Document extract:
──────────────────────────────
Monday, April 28, 2014

A High-School Freshman's Investing Lesson: Time Horizons Matter

You don't have to be old enough to drive to play master of the universe. I'm just 15 years old, but in a national stock-market game sponsored by the Securities Industry and Financial Markets Association, I quickly grasped the way hedge fund managers must feel when they make decisions.

My friend Zachary Weiss and I had two months to beat 1,235 other groups of New Jersey high schoolers. There wasn’t any real money at stake, so we were playing for glory and, in the case of Northern Valley Demarest Regional High School, where we're freshmen, a tour of the New York Stock Exchange.

Unfortunately, we won't be visiting the Big Board. We didn’t even finish in the top half. But we learned some valuable lessons. First, that you shouldn’t have a two-month time frame in mind when investing. And second, that people do funny things when their own money isn’t at stake.

As the game was getting underway, my dad, who writes The Wall Street Journal's Ahead of the Tape column, showed me some of the most volatile securities out there, which my partner and I thought of as essential for victory in a short-term game where anything can happen.

Deciding the market probably would rise, we sold short securities that produced double the daily return of VIX futures. My dad explained that, on average, they should lose over 90% of their value each year. We also bought securities that did the opposite. We used the proceeds from our shorts and bought on margin, increasing our risk and potential return. Then Vladimir Putin came into our lives and we found ourselves in 1,016th place.

However, we weren't going to give up there. We took advantage of a bombed-out Russian stock market and bought an ETF tracking it for a quick gain. Then we took a big risk by shorting GW Pharmaceuticals PLC, a company riding the cannabis stock fad that had just hit an all-time "high," up 1,000% in nine months. That was our biggest winner.
──────────────────────────────
Provided records:
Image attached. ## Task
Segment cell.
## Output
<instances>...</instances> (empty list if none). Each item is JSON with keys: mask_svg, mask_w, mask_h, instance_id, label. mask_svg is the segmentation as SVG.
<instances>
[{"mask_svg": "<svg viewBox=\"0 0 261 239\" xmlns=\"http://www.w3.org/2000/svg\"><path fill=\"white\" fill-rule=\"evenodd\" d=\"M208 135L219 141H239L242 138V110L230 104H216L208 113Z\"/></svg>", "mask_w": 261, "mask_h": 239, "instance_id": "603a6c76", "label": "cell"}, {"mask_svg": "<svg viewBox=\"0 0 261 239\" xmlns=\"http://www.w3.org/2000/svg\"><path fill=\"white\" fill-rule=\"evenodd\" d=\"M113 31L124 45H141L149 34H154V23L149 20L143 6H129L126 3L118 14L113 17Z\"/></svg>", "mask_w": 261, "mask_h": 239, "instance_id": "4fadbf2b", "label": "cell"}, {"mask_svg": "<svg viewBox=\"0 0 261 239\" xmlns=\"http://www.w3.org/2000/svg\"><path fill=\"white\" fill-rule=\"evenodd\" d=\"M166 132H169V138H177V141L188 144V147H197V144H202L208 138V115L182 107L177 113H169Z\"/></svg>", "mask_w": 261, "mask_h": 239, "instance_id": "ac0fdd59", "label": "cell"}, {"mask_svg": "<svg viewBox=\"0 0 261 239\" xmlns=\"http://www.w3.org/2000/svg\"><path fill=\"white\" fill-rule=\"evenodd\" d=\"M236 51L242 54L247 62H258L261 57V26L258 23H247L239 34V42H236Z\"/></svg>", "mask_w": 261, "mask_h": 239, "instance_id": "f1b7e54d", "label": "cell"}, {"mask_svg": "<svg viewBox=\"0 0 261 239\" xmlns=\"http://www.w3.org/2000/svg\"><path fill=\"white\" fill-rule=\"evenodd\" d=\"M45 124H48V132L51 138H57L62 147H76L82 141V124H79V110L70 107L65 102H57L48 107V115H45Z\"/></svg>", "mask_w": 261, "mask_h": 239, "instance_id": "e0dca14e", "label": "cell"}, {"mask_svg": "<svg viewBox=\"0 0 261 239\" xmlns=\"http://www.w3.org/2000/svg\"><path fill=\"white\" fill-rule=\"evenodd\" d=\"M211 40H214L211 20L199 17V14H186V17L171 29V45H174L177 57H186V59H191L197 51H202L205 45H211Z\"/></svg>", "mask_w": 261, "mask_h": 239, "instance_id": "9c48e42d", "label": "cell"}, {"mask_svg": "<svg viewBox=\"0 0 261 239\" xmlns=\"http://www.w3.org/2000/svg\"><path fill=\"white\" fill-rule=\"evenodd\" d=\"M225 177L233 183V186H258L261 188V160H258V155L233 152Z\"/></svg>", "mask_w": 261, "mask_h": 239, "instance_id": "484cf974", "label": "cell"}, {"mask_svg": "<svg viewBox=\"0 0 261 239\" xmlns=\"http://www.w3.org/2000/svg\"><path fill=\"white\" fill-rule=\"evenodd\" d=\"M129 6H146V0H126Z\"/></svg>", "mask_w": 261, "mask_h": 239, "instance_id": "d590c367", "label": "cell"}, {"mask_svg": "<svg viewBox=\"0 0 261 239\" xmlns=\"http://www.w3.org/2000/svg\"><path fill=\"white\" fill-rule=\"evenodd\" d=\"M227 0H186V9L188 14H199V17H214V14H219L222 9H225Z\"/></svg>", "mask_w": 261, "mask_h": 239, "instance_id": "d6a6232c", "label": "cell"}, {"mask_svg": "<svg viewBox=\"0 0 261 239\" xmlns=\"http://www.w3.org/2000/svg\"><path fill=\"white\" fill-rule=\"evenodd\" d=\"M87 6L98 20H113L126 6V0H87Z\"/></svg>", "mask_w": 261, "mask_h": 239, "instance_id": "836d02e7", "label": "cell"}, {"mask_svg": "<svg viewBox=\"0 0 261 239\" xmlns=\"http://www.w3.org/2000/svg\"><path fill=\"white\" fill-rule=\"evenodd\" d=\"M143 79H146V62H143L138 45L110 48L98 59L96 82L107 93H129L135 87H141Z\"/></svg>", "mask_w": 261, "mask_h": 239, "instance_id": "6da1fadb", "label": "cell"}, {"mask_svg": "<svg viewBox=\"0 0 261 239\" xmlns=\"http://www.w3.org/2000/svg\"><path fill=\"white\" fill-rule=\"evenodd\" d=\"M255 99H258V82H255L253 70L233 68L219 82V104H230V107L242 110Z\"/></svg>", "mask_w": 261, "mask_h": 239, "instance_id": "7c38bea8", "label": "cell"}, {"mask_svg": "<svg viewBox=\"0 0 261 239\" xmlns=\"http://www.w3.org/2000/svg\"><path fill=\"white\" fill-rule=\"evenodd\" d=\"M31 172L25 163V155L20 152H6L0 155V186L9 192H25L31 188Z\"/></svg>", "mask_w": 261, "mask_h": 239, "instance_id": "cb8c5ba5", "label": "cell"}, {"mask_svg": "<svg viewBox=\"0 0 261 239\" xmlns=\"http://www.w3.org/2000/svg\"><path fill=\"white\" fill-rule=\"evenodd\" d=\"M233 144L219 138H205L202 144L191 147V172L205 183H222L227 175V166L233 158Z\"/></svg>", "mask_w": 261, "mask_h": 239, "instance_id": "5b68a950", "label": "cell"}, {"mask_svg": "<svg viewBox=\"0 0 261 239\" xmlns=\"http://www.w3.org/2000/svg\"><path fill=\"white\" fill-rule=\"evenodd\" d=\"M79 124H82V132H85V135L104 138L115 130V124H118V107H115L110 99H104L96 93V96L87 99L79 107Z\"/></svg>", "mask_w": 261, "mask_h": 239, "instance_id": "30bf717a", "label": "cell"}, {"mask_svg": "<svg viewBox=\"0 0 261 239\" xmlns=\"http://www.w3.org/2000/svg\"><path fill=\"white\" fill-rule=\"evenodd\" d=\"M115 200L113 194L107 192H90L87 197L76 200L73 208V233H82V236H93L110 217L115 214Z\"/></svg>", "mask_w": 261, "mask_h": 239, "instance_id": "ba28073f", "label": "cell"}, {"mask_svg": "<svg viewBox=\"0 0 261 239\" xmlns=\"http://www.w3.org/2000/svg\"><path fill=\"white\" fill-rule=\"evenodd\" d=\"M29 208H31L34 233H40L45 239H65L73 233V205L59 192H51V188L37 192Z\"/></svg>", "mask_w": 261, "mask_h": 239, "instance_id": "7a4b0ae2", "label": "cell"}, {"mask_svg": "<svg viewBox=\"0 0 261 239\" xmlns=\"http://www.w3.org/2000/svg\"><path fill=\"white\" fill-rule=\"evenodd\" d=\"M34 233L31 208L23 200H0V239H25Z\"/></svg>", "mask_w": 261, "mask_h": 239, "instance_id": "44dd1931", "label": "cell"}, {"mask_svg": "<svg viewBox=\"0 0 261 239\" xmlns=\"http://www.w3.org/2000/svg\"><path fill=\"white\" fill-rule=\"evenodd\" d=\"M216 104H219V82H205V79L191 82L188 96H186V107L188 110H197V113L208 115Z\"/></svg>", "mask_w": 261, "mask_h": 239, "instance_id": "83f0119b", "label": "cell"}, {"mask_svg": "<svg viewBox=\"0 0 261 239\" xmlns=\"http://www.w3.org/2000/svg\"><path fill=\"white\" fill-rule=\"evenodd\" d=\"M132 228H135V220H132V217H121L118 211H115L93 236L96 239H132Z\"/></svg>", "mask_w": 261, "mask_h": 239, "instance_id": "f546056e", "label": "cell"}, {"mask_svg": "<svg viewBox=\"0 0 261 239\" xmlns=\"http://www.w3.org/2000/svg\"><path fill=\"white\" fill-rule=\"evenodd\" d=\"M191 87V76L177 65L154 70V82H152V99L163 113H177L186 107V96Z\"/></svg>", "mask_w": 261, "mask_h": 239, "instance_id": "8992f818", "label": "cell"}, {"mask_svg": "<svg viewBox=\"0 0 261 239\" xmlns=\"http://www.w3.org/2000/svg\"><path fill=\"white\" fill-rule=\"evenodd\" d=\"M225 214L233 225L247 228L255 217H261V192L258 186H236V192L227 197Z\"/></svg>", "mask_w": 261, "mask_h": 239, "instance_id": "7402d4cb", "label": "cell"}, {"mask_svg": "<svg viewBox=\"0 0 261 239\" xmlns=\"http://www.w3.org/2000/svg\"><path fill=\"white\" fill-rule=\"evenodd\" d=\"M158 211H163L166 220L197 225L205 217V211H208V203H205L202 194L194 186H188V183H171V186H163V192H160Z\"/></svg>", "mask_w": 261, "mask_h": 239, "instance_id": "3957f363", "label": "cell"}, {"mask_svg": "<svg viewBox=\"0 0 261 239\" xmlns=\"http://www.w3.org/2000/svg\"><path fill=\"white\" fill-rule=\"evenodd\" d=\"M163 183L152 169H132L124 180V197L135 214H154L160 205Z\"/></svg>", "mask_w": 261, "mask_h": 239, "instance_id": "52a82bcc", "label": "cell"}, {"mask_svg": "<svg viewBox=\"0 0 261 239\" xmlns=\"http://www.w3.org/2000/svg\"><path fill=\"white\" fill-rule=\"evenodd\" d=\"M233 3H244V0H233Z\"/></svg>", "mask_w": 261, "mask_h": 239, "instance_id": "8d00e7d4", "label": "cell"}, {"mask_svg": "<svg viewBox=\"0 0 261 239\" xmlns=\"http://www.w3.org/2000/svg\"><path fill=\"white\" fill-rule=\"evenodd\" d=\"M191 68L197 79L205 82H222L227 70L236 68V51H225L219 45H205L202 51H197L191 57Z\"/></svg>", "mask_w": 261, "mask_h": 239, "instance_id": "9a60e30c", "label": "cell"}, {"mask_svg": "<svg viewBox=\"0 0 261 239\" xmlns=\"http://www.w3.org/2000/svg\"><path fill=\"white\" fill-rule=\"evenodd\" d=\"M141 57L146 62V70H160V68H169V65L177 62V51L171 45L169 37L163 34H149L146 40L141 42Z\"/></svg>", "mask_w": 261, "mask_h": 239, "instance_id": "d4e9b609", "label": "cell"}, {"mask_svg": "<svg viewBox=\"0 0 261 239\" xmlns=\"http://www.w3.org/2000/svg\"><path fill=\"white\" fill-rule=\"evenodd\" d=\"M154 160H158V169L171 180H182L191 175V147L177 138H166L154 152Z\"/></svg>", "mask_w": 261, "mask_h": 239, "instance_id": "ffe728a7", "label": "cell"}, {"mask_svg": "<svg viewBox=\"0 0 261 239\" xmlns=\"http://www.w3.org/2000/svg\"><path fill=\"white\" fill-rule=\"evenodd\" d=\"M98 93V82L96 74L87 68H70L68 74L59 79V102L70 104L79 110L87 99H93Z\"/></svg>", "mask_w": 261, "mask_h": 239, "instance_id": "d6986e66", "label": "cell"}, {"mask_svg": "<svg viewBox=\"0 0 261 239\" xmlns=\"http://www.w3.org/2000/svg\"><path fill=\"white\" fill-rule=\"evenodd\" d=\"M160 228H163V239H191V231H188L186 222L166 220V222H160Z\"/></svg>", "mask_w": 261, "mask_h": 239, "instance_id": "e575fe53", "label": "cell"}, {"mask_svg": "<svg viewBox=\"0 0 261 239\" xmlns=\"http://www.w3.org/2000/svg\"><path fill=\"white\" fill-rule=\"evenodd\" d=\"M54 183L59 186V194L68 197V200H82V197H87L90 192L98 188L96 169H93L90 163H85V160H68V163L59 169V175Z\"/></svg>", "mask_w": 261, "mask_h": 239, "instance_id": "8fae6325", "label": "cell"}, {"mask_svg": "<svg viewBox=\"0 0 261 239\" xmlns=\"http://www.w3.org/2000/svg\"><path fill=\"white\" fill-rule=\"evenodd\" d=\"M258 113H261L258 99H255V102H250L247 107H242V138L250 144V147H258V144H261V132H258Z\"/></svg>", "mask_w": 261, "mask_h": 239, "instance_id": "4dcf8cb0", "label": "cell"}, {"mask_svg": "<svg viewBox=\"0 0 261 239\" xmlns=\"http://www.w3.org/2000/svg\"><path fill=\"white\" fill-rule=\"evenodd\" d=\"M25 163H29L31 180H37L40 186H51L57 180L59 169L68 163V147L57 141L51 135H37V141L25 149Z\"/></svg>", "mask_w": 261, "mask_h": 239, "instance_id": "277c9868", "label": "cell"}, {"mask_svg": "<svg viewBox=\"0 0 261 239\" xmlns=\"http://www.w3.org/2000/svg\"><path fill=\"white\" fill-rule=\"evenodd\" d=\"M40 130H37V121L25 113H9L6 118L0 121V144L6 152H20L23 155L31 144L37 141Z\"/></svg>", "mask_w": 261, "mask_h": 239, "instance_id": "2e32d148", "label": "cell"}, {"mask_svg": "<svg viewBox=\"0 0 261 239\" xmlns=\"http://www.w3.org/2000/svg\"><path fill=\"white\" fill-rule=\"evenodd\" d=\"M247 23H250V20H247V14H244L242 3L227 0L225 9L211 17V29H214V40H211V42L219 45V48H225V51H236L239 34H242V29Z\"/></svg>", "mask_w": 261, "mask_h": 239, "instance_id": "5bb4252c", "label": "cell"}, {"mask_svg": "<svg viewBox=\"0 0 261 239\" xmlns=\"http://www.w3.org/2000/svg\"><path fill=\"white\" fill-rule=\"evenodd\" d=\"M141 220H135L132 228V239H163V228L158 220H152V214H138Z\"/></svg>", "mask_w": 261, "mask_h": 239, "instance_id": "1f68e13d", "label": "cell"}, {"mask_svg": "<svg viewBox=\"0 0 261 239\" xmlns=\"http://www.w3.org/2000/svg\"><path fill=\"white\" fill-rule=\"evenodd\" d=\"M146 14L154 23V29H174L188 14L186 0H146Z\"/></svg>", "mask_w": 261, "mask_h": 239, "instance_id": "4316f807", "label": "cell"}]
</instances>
──────────────────────────────
Problems to solve:
A - Copy out the passage of the investing lesson article that begins with "Deciding the market" and ends with "in 1,016th place.".
B - In the investing lesson article, which trade turned out to be the writer's biggest winner?
C - Write the next part of the article about a high-school freshman's investing lesson, picking up after its last sentence.
The records have nothing to do with the article on a high-school freshman's investing lesson.

Answers for the exercise:
A -
Deciding the market probably would rise, we sold short securities that produced double the daily return of VIX futures. My dad explained that, on average, they should lose over 90% of their value each year. We also bought securities that did the opposite. We used the proceeds from our shorts and bought on margin, increasing our risk and potential return. Then Vladimir Putin came into our lives and we found ourselves in 1,016th place.

B - Shorting GW Pharmaceuticals PLC.

C -
In 16th place overall early this month and well ahead of nearly everyone from our high school, we had the tour of the stock exchange in the bag. But we wanted to win the whole contest and we rolled the dice again. Not a good idea. Knowing that natural gas was the most volatile commodity, we shorted a note that pays three times the performance of the fuel. Oops! A late spring cold wave later, we had lost over 30% on the bet.

We ended the contest in 706th place. The only consolation is that just 9% of our fellow students beat the S&P 500. Why? Most chose flashy stocks familiar to them, like Tesla Motors Inc. and Apple Inc., that also struggled over the two months we were playing the game.

Clearly, not every decision we made was the right one. But I don't regret our strategy. Our goal was to beat out a bunch of other teams that were all chasing crazy returns over a very short span, so we had to go big or go home.

We would have done it differently if we were saving real money for retirement. And if you're in the mood to take advice from a 15 year old, believe me when I say: you should too.

Jonah Jakab, a freshman at Northern Valley Demarest Regional High School in Demarest, New Jersey, is the son of Spencer Jakab, who writes the Wall Street Journal's Ahead of the Tape column.